§ GIVEN REQUEST
Your task is to return the line containing "How far from" plus every line after it, exactly and with nothing added.

§ INPUT MATERIAL
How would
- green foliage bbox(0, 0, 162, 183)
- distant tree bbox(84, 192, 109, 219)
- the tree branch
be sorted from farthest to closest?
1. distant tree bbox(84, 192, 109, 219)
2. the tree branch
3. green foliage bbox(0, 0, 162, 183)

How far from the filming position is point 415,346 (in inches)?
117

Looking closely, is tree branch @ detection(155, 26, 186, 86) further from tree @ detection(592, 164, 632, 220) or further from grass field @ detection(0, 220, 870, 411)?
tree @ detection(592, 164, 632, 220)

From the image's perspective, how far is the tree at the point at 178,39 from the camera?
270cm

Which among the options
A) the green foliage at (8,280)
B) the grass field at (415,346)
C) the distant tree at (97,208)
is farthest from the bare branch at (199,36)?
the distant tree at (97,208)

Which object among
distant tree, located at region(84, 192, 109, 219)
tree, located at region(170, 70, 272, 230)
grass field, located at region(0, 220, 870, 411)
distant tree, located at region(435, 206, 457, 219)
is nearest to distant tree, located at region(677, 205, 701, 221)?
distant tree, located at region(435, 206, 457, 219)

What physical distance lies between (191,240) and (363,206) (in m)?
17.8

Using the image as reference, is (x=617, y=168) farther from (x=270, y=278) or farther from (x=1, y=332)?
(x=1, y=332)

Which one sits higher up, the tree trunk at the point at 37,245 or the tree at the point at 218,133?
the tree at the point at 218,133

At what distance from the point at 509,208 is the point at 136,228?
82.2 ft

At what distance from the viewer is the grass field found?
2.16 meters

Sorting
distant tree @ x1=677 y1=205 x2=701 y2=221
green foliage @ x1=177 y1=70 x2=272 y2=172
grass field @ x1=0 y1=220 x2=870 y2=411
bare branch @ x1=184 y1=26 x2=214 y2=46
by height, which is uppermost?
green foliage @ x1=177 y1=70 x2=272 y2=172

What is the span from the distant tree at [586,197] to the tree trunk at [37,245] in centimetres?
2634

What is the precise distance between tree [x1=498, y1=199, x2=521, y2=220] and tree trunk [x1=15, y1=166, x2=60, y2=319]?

§ TASK RESPONSE
How far from the filming position is point 415,346 (in inches)?
117

Looking closely, is tree branch @ detection(155, 26, 186, 86) further from tree @ detection(592, 164, 632, 220) or further from grass field @ detection(0, 220, 870, 411)?
tree @ detection(592, 164, 632, 220)

From the image's perspective, how far is the tree at the point at 178,39 from the camera?
270cm

Which among the options
A) the green foliage at (8,280)
B) the grass field at (415,346)
C) the distant tree at (97,208)
is farthest from the bare branch at (199,36)?
the distant tree at (97,208)

Which object among
distant tree, located at region(84, 192, 109, 219)
tree, located at region(170, 70, 272, 230)
grass field, located at region(0, 220, 870, 411)
distant tree, located at region(435, 206, 457, 219)
is nearest to distant tree, located at region(677, 205, 701, 221)?
distant tree, located at region(435, 206, 457, 219)

What physical distance lies between (191,240) and (363,206) (in m)?
17.8

Using the image as reference, is (x=617, y=168) farther from (x=270, y=278) or farther from (x=1, y=332)?
(x=1, y=332)

Which one sits higher up, the tree trunk at the point at 37,245 or the tree at the point at 218,133?
the tree at the point at 218,133

At what distance from the point at 509,208 is the point at 136,228?
82.2 ft

At what distance from the viewer is the grass field found?
2.16 meters

Sorting
distant tree @ x1=677 y1=205 x2=701 y2=221
green foliage @ x1=177 y1=70 x2=272 y2=172
grass field @ x1=0 y1=220 x2=870 y2=411
bare branch @ x1=184 y1=26 x2=214 y2=46
by height, which is uppermost?
green foliage @ x1=177 y1=70 x2=272 y2=172

What is the span from the distant tree at [586,197] to the tree trunk at [37,245] in centimetres?
2634

What is the precise distance between tree [x1=498, y1=199, x2=521, y2=220] and tree trunk [x1=15, y1=166, x2=60, y2=319]?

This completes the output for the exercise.